Marinated Porchetta Sandwiches

marinated porchetta sandwiches
Pork is marinated in spices and Dos Equis lager.  It's then roasted, pulled and served on a baguette with a lemon-caper mayonnaise.
Recipe By: Dos Equis
  • Prep15 min |
  • Total3hr 45min |
  • Serves16


  • Mayo:
    • 1 cup mayonnaise
    • 1/4 cup capers, drained and chopped
    • 2 tablespoons fresh parsley
    • 1 teaspoon finely grated lemon zest
    • 1 tablespoon lemon juice
    • 1 clove garlic, minced
    • 1/4 teaspoon each salt and freshly ground pepper
    • 4 cups arugula
  • Porchetta:
    • 6 lb bone-in, skin-on pork shoulder
    • 1 bottle (12 oz) Dos Equis® Lager, divided
    • 1/2 cup olive oil, divided
    • 1/4 cup finely chopped fresh sage
    • 2 tablespoons fresh chopped rosemary
    • 2 tablespoons fresh chopped parsley
    • 1 tablespoon fennel seeds, crushed
    • 1 tablespoon kosher salt
    • 2 teaspoons freshly ground pepper
    • 1/2 teaspoon red pepper flakes
    • 2 each baguettes, halved lengthwise
    • 5 cloves garlic, peeled and minced



Using sharp knife, score skin and fat in crisscross pattern all over roast without cutting into the meat. Stir together 1/2 cup beer, 1/4 cup olive oil, garlic, sage, rosemary, parsley, fennel seeds, salt, pepper and red pepper flakes until combined; rub all over roast. Transfer to airtight container; refrigerate for at least 6 hours or overnight.

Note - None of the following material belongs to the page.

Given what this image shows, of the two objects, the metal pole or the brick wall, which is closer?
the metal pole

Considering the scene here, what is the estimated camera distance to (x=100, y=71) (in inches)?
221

Preheat one side of grill to high heat. Transfer pork to aluminum roasting pan and set over indirect heat; pour in remaining beer. Close lid and cook for 30 minutes. Reduce heat to medium; cook, with lid down and maintaining barbecue temperature at 325°F, for 3 hours or until instant-read thermometer registers 185°F when inserted into thickest part of roast. Tent with foil and let stand for 15 minutes.

Thinly slice roast, reserving cracklings; discard large pieces of fat and bones.

Brush cut sides of baguettes with remaining olive oil; grill, cut-side down, for 2 or 3 minutes or until toasted and grill-marked.

Lemon-Caper Mayonnaise

Stir together mayonnaise, capers, parsley, lemon zest and juice, garlic, salt and pepper. Spread over cut sides of each baguette. Arrange arugula in thin layer on bottom portion of each baguette; top with sliced pork and cracklings. Cap with top half of baguette and cut each one into 8 portions. Skewer sandwiches with wooden picks.

If you like, garnish skewers with marinated artichokes, olives, roasted red peppers and pickled hot peppers. Alternatively, roast pork in 450°F oven for 30 minutes. Reduce temperature to 325°F and cook for 3 hours.